Rewrite the blog post below between "Specifically, it reminded" and "month for Lexapro.", inclusive, changing "my doctor" to "my physician".

(Beginning of PASSAGE PROVIDED)

Wednesday, February 25, 2009
My chemical romance, part two
At the beginning of this month, I switched from Basic Health to Group Health Cooperative thanks to my job at Childhaven. I hoped that the Lexapro I'd been taking since late October would be covered, but alas, GHC only covers it if you've tried a variety of other SSRIs and they've all failed you. So I, like my friend Elana, agreed to make the switch from Lexapro to Celexa. This is likely old news to those of you who've been on Lexapro and tried to get it covered by health insurance, but it made an impression on me.
Specifically, it reminded me that people on prescription medication are at the mercy of a system that's looking out as much for its own good as theirs. (In other words, Sicko was right.) I was reluctant at first to give up the medication that had helped me so much, but my doctor quickly assured me that Celexa is simply a less concentrated formulation of the same stuff that makes up Lexapro. (Hence, 20 milligrams of Celexa is a suitable dose for someone who, like me, was on just 10 milligrams of Lexapro.) The fun part is that Celexa, with insurance, costs me $13 or so per month, versus nearly $100 per month for Lexapro.
I've been on Celexa for a couple of days now, and I haven't noticed anything out of the ordinary. The pharmacist told me that some people have side effects when they switch, but those tend to be the people who are more prone to SSRI side effects in the first place. Since I experienced only mild side effects when I started Lexapro, and those went away quickly, I decided to do what the pharmacist said works for many people: take my last Lexapro one day and my first Celexa the next. So far, so good.

(End of PASSAGE PROVIDED)
(Beginning of GIVEN DATA)

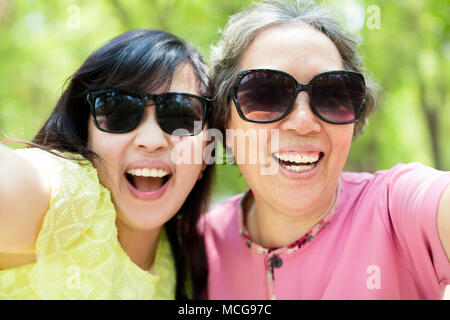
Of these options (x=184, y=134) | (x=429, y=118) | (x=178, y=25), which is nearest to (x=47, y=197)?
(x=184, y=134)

(End of GIVEN DATA)
(Beginning of GIVEN DATA)

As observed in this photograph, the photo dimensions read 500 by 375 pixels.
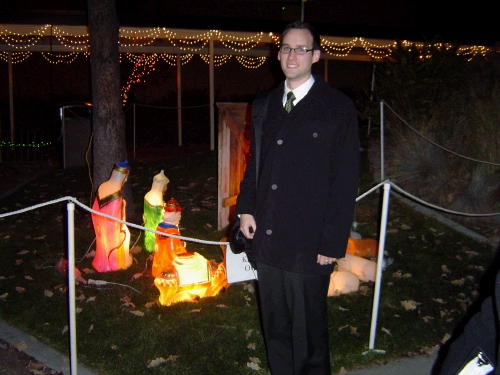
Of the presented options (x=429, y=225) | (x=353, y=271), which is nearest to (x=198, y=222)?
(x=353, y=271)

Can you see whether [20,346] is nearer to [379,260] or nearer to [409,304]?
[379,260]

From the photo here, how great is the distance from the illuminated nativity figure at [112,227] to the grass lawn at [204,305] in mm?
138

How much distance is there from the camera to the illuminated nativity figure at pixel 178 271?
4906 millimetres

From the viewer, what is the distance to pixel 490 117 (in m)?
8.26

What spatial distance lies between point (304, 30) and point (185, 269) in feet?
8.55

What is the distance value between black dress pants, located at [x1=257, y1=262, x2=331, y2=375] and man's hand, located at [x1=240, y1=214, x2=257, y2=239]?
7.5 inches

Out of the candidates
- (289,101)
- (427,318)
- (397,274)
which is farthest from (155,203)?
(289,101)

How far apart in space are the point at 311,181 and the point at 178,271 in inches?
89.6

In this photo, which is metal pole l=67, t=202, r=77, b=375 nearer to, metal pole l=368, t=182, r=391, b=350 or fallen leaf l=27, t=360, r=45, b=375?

(End of GIVEN DATA)

ANSWER TO THE PROBLEM =
Specifically, it reminded me that people on prescription medication are at the mercy of a system that's looking out as much for its own good as theirs. (In other words, Sicko was right.) I was reluctant at first to give up the medication that had helped me so much, but my physician quickly assured me that Celexa is simply a less concentrated formulation of the same stuff that makes up Lexapro. (Hence, 20 milligrams of Celexa is a suitable dose for someone who, like me, was on just 10 milligrams of Lexapro.) The fun part is that Celexa, with insurance, costs me $13 or so per month, versus nearly $100 per month for Lexapro.